** Selected excerpt **
________________

Indy Valentine’s Day Concert Finlandia Co-op, 116 Waterman St. 8:30 PM Singles, smoochers, swingers: Ring out your Valentine’s Day at our famous pledge drive dance. Honeycomb, Charm, and Stamen and the Pistols will be playing songs that round all the bases of love from lust to loss. In seriousness: The Indy would not be in your hands right now if it weren’t for the readers who support our work. Give us a little cash and we’ll give you a great show.

Saturday 2.15

Fetish Fair Fleamarket Crowne Plaza Hotel, 801 Greenwich Ave, Warwick Goes all weekend Either you will engage in commodity fetishism in the marketplace or in the fetish festivities at this weekend-long fleamarket hosted by the New England Leather Alliance. That’s to say: there’s no way out, so choose the less horrible option. Sorry kiddos, this event is 18+.

Sunday 2.16

Police Unity Tour Fundraiser: Drag Brunch The Black Sheep Providence, 397 Westminster St. 10:30AM In honor of something called “police unity,” drag performers will be hosting brunch at a gastropub, $35 per person. Every part of the preceding sentence is really depressing—skip it and go to Fair Chance Licensing Canvassing instead. Fair Chance Licensing Canvassing Nonviolence Institute, 265 Oxford St. 12PM - 3PM Join the Formerly Incarcerated Union of RI and the Fair Chance Licensing Coalition in their fight to ensure work opportunities for people recently released from jail or with criminal records. The Coalition is working specifically to pass a bill that would reduce barriers to entry to career paths with occupational license—like plumbing, hair dressing, and social work—to people involved ensnared in the courts system. Help them gather signatures to demonstrate constituent support to legislators.

________________

[Dataset records]

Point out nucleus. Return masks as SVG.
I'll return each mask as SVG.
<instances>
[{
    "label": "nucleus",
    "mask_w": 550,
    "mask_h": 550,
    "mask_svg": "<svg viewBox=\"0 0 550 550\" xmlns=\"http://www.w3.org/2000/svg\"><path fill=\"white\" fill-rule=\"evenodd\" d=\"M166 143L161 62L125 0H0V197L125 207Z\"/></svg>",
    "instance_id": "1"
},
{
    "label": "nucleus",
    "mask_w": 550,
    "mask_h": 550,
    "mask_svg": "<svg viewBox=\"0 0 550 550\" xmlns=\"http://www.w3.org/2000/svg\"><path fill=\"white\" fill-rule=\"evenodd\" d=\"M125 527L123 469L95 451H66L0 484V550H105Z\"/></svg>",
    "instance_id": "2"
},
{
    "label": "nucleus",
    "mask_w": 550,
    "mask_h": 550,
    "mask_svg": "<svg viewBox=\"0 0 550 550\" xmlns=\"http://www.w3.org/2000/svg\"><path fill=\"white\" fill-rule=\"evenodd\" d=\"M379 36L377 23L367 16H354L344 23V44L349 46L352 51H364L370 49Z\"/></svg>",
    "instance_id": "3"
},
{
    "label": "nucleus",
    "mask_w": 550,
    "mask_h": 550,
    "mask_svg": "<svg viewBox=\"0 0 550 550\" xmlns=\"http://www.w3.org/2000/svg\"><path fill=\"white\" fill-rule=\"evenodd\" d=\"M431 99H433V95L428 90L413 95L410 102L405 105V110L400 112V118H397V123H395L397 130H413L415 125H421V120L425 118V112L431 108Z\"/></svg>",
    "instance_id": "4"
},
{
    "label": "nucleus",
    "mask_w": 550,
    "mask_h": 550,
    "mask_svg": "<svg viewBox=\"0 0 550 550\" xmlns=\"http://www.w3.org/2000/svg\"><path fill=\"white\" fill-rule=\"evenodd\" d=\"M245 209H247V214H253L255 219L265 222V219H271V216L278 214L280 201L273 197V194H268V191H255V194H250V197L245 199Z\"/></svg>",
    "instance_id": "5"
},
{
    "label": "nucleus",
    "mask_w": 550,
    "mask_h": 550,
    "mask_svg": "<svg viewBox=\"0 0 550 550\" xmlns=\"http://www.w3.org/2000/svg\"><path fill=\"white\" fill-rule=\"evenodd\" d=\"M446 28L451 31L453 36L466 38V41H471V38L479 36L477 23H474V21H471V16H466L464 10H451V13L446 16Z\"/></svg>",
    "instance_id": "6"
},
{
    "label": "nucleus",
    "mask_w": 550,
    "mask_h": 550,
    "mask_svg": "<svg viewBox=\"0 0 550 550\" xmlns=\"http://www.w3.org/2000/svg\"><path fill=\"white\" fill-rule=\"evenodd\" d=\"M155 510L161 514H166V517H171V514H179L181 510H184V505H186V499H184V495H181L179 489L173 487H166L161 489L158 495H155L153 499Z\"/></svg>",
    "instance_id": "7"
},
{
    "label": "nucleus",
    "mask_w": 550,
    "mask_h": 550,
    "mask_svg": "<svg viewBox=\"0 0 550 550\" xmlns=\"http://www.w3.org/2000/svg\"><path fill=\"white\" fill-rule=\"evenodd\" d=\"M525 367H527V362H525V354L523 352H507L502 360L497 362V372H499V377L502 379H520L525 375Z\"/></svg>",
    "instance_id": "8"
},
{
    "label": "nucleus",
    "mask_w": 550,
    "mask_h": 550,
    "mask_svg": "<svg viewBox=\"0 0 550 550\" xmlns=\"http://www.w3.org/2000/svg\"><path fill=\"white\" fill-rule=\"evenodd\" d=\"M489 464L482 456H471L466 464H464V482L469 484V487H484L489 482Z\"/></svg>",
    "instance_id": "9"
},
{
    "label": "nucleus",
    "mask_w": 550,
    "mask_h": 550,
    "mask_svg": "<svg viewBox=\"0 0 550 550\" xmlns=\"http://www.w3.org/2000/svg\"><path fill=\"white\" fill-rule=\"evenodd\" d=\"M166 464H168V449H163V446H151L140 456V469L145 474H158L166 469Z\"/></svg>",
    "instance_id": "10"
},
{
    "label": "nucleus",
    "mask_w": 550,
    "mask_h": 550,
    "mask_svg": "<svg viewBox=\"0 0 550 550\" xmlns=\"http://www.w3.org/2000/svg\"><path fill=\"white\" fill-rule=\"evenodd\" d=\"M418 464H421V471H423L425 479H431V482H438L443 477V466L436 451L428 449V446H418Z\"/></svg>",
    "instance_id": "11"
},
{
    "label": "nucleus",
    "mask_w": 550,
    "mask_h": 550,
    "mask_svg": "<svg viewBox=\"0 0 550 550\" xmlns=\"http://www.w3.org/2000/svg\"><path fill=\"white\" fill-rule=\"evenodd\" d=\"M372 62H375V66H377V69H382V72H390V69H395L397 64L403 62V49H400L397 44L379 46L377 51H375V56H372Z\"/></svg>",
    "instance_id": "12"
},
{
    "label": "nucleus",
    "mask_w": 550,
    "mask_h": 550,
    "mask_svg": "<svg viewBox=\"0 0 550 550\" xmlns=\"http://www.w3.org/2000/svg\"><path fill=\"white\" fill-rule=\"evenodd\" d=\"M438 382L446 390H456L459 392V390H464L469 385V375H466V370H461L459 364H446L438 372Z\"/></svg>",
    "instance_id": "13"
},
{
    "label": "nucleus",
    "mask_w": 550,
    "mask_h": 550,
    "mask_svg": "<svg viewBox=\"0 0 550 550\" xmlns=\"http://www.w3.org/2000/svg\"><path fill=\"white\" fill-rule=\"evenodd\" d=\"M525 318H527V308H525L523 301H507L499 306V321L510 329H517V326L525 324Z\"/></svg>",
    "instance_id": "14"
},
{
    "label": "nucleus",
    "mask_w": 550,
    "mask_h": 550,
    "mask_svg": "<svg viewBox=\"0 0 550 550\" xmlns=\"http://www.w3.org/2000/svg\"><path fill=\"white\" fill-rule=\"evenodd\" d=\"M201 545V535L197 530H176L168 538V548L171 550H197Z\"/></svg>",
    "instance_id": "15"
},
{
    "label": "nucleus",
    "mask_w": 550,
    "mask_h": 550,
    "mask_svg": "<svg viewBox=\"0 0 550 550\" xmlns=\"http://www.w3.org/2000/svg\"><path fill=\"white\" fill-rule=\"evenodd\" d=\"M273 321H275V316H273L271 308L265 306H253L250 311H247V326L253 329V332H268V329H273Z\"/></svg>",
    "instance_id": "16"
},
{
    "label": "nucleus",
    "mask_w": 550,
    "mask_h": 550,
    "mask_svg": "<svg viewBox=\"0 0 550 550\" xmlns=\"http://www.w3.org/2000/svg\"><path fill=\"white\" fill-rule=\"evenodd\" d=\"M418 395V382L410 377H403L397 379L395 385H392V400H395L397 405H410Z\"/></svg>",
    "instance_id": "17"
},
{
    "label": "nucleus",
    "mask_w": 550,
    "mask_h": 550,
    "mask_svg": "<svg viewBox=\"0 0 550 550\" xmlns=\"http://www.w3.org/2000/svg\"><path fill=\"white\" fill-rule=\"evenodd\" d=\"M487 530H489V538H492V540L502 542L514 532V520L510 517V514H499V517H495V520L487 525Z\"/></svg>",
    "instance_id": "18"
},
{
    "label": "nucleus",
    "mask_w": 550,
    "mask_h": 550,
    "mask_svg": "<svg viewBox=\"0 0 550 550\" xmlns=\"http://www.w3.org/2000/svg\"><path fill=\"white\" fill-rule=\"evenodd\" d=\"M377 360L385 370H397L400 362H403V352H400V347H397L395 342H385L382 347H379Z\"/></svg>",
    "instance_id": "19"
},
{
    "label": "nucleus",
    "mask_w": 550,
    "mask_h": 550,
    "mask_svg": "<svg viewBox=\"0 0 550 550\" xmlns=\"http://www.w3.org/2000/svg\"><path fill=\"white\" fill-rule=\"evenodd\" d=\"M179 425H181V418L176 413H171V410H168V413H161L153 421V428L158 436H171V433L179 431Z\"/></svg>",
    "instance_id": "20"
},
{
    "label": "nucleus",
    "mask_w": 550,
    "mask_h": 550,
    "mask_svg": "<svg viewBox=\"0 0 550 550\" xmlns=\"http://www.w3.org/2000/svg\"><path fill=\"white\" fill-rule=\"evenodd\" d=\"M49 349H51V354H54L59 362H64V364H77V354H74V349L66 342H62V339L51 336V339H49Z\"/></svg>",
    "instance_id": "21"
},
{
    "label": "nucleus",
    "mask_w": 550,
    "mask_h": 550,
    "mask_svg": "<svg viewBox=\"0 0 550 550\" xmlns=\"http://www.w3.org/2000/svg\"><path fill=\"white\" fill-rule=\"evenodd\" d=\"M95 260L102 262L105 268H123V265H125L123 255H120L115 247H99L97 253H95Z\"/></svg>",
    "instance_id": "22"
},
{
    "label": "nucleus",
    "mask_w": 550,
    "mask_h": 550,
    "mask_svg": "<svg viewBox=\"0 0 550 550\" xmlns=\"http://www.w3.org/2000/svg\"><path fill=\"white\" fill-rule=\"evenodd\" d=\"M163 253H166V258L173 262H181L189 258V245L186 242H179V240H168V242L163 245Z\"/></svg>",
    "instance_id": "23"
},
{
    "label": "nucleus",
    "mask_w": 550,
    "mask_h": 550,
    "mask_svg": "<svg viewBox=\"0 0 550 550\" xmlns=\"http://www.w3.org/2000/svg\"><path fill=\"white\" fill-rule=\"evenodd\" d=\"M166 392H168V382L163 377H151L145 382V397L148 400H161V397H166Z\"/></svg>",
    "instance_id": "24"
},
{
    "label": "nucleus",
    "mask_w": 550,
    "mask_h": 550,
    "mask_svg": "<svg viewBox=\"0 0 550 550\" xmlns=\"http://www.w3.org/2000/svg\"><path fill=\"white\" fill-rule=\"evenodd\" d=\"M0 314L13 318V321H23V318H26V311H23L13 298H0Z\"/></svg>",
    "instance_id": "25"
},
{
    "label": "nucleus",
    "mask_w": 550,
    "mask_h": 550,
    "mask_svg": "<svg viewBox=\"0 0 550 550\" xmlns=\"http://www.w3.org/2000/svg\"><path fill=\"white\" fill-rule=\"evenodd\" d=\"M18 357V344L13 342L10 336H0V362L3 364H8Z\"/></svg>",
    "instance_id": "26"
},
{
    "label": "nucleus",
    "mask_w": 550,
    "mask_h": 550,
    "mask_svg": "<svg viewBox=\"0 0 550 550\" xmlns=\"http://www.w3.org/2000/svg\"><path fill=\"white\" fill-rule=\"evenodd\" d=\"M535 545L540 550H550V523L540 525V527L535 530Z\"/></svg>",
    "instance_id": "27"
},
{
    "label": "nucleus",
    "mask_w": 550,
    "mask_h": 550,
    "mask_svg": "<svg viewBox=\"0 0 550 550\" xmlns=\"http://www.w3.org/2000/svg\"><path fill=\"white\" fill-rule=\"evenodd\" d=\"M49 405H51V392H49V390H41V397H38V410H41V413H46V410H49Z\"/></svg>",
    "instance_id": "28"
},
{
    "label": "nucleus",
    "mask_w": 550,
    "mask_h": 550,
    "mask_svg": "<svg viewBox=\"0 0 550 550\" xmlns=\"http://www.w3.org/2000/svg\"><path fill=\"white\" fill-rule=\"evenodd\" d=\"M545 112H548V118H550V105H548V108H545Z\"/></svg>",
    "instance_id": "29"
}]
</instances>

________________

** Assignment **
Continue the events listing from The Indy past its final sentence. The records are drawn from a separate source.

** Answer section **
THE COLLEGE HILL INDEPENDENT

Monday 2.17

Baby Yoda All Ages Paint Event Casey’s Fun Faces (4171 North Main St., Fall River) 5:30 - 7:30PM The canvas you will paint! Unclear it is whether this is an earnest event along the lines of “make your own Olivander’s wand” or if it’s more on the level of nyancat merchandise. Unclear it is, too, how much leeway you’ll have here—whether you’ll be able to paint Yoda holding something silly, or whatever.

Tuesday 2.18

Candidate Forum: Ward 1 City Council Special Election The Pavilion at Grace, 300 Westminster Ok, this oughta be good: Incumbent Councilman Seth Yurdin beat out DSA-endorsed Justice Gaines for the Ward 1 seat last fall and resigned a year and a half later (why, this List Writer has to wonder, did he run for re-election in the first place, edging out a more radical candidate, just to resign soon after?). Now, in the special election to fill the seat, there’s no one exciting running. You may have seen signs all over the East Side for John Concalves, a Fox Point native who was involved in political campaigns in Minnesota for some years but has most recently been sitting on East Side neighborhood boards since coming back to the city. He’s up against grim pickings: Nick Cicchitelli, a real estate developer, and Anthony Santurri, who owns the Coliseum night club. The forum will be moderated by BoGlo darling Dan McGowan.

Thursday 2.20

Stefano Bloch Book Talk Faunce House, Brown University, 75 Waterman St. Stefano Bloch, notorious graffiti writer turned cultural geographer, will be returning to Brown where he was a postdoc until 2017 to talk about his new book, Going All City. Out now from UChicago Press, the book describes Bloch’s life as it intersected with cultural phenomena of 90s LA, from graffiti subculture to the heroin epidemic. If you’re lucky, he’ll tag University Hall to show you that graffiti’s roots are in transgression, not expression.